Je me force à ne pas tomber de sommeil et à ne pas faire ma nuit en plein milieu de journée ici. Difficile. Une petite sieste s’impose tout de même. Je décide de sortir me promener un peu dans le quartier. Et contrairement à ce que j’appréhendais, je n’ai pas de sensation de rejet ou de panique. Je suis plutôt contente d’être là. Le sentiment est un peu étrange : l’endroit m’est familier, j’en connais les codes, les rues, les habitudes. Mais je les observe bien différemment. Avec pas mal de recul et un œil neuf. Je suis une touriste locale. J’observe les gens, les choses qui ont changé. Je suis étonnée de voir un peu partout des trottinettes électriques à emprunter, à l’instar des vélos. Tiens, voilà donc une des nouveautés depuis mon départ. Je trouve aussi que les gens s’observent beaucoup plus que là d’où je viens. Je croise beaucoup de regards. Ca me déstabilise un peu mais ça me fait rire aussi. Je trouve aussi les gens stylés. Habillés non pas de manière extravagante comme on peut le voir à Londres ou à Tokyo, mais avec une sorte de simplicité élégante que je ne remarquais pas forcément en habitant ici.
La folie parisienne. Cette folie douce qui m’est familière. Je ressens quelque chose de positif au fond de moi. Elle est belle ma ville. Vivante, intense et bordélique. Mais je le sais et je ne l’oublie absolument pas : je n’aimais plus la vie que j’y avais, et je n’y étais plus heureuse.
Lost in traduction
Le lundi, j’ai un coup de mou. Le petit coup de blues. Je perds un peu pied. A tel point que je me fais des réflexions en anglais dans ma tête. Absolument pas pour frimer (omg je suis trop bilingue tavu), mais quand on est immergée dans une langue H24, le cerveau prend vite des habitudes. « I have no idea what I’m doing here ». Je suis paumée. Paumée chez moi, dans mon propre pays, dans la ville où j’ai passé 5 ans. Pfffiou. Un pincement au cœur en voyant les quantités de neige fraîche qui tombent à Whistler. Qu’est-ce que je fais ici ?
Je pense que le fait de rester trop connectée à son nouveau lieu de vie via les réseaux sociaux n’aide pas.

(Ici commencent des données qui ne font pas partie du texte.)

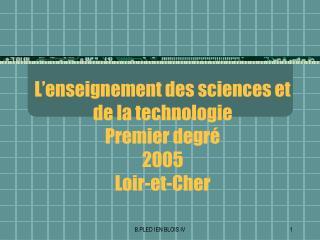 L'enseignement des sciences et de la technologie Premier degré  2005 Loir-et-Cher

On garde un pied trop ancré dans l’endroit dont on vient de partir. Au lieu de se concentrer sur l’instant et le lieu présent. Je vois les conversations de groupe à Whistler, où je reste une spectatrice passive. Finalement, je crois que je suis atteinte de cette « Fear of Missing Out » (abréviée en FOMO par les fans d’acronymes) qui est parfois dure à gérer. Apprendre à accepter qu’on ne puisse pas être à deux endroit à la fois, et qu’en fait, c’est très bien comme ça.
Et apprendre à accepter que parfois, on a un moment de faiblesse. Je me reprends rapidement. Je profite des moments avec les gens qui ont fait ma vie ces dernières années.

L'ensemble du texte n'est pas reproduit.